2024-05-08 04:19:51 | Peace Cafe


 「那須遺体損壊事件」が連日報道されている。人を燃やした実行犯がほぼ特定された。殺したのも同じ者かはまだ確定されない。何と20の若者が2人が報道されている。この事件は少し今までの犯罪と、変化してきている事が感じられる。いかにも犯罪とは縁のないような若者が、ある日、闇のアルバイトのつもりで、遺体燃やしをやらされてしまう事件だ。

 IT世代の若者が、現実感のない中で生きている。電話で老人を騙し、お金を奪う犯罪が連日起きている。海外などに拠点を置き、遠くから指示をして詐欺を働いている。その末端にいて、犯罪に引き込まれて捕まっているのが、特殊詐欺の「受け子」と「出し子」の若者である。

 SNSやネット掲示板、闇バイトの求人サイトを中心に「書類や荷物を受け取るだけの簡単なアルバイトで高収入が手に入る」などとうたって人を集めるため、未成年の少年なども罪の意識もなく気軽に犯罪に加担してしまい、捕まるのはしっぽだけなのだ。

 出し子とはATMからお金を引き出す役割である。受け子とは実際に尋ねてお金を持ち逃げする役割である。いずれも指示するものとは面識もなく、深い考えも無く、アルバイトのつもりで犯罪を犯してしまう。コンピュターゲームのやり過ぎでと現実の境目を失っているのだろう。

 「那須遺体損壊事件」で検挙されているのは
 ① 25歳の男:最初に自首をした男である。犯行に使用する車を提供し、ガソリンその他の道具を準備していた犯罪者である。大変なことに巻き込まれたことに気づいて、殺人をやっていないと言うことを占めそうとして自首したのだろう。

 ② 28歳の男:①の25歳の男にこの「闇仕事」を依頼した「アニキ」と呼ばれていた人間で、犯罪の指示をしているが、被害者との関係はないようだ。この人物はこうした暗黒社会との繋がりがある人間なのだろうが、殺人依頼人との間には、まだ間に悪い人間が居るだろう。

 ③ 20歳の男2人:①の25歳の男に依頼され「実行犯」となった若者。良く犯罪の意味も理解も出来ないまま、遺体の焼却をしてしまった二人である。殺しもやらされた可能性がある。この2人の20歳が新しいタイプの人間を意味しているような気がする。

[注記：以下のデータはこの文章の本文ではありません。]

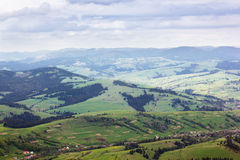 Landscape of  mountains with trees and grassy valley Stock Photo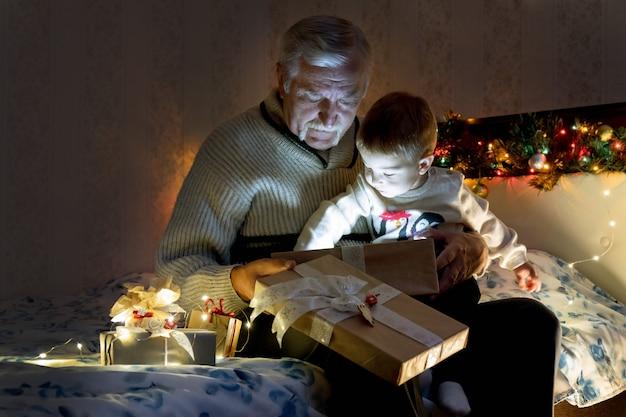花輪の光のある部屋でクリスマスプレゼントを開く祖父と孫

 ④38歳の娘婿:28歳の男に犯行を依頼した、殺された両親に怨恨のあると思われる人物。

 この内4人が、いずれも被害者との面識はない。利害関係もない。枝葉として使われた「兵隊」であったと報じられている。彼ら4人同士は本名すら知らない浅い人間関係で、互いにあだ名で呼び合いSNSで連絡を取っていた、人間関係の希薄な若者たちだった。38歳の男にお金で使われたと思われる。

 すでに闇バイトなどを経験していて、依頼を断れないところに居たのかもしれない。路は踏み外していたのかも知れない。しかし殺人に加担することを、深く考えることが出来なかった可能性が高い。出し子から殺人犯への路は近いのかも知れない。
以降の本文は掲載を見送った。